Best combination for Voice Assistant performance

Hi all,

What is your experience for fastest reply on any voice command, related to combinations of Conversation Agent, STT and TTS.

Thinking of replies to questions, and performing actions like turning off a light?

I’m still not even close to get the same response time turning off a light comparing to Google Home.

Let me hear your experiences.

Hi

Well my tests using the integrated Assist have been quite nice, it’s quite fast to answer and process all locally (I have used Vosk not Whisper as I use it in french :wink:
Tested with Respeaker 2 Lite board from Seeedstudio !

Vincèn

What do you use for TTS ?

Piper, even on cpu is blazing fast for tts (only English tested). I use piper via Wyoming protocol.

I use whisper (CUDA accelerated) for STT and it is fast. It’s on par with Google and Alexa for response times (and is totally local). I am also using respeaker lite xmos board with a Xiao esp32 s3.

Very interested to learn about the CUDA accelerated way - never knew about it, could you spare couple of minutes and explain what you’ve done ?

I have a custom setup from before it was easy to do it, but now, I think it’s really easy. When I get home I’ll find the repo and instructions.

It’s a docker based solution using nvidia-container-toolkit to pass the GPU to the docker containers. It has options to use different STT and tts backends. Some have CUDA accel, some don’t.

Has wake word, STT and tts containers available. However, I would recommend using an esp32 s3 based assistant solution, which will allow wake word on device, rather than streaming 24/7 audio to the wake word host over the network.

Switch to the GPU branch and build from it.

Cool! Are you running Whisper and Piper as containers on an external device or on the same physical HW as HA ?

Same physical device compartmentalized into VMs and lxc containers.
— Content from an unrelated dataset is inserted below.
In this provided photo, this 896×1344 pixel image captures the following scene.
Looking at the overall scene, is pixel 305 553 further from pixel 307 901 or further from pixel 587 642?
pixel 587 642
So a different Linux host via virtualization, but same physical host.

What type of Nvidia GPU are you using ?

For whisper I’m using GTX 1660 ti, more than enough compute and ram to handle that work load.
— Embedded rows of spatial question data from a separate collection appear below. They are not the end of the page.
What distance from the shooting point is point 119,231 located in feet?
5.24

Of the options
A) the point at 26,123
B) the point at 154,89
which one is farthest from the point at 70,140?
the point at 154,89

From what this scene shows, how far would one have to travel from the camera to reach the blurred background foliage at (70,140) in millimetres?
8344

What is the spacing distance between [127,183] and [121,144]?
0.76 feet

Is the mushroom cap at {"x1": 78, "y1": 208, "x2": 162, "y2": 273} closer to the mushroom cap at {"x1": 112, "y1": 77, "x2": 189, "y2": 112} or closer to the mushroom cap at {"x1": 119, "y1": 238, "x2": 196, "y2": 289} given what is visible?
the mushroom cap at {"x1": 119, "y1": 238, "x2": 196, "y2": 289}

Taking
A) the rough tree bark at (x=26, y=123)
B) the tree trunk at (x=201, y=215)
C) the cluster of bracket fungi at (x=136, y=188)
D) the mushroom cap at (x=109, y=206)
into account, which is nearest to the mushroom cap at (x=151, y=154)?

Do you run Piper on the same GPU ?

Piper no (cpu only and it’s still around 0.1s for processing, not much to gain from acceleration), wake word no, as the esp32 s3 has wake word on device.

My GPU is also doing RTSP h264 CUDA decoding for my zoneminder install and also runs my custom ml framework for zm doing object detection using yolo-nas, yolov10 and yolov8. Which goes to show that cheap older hardware can get you all sorts of goodness using ML/DL.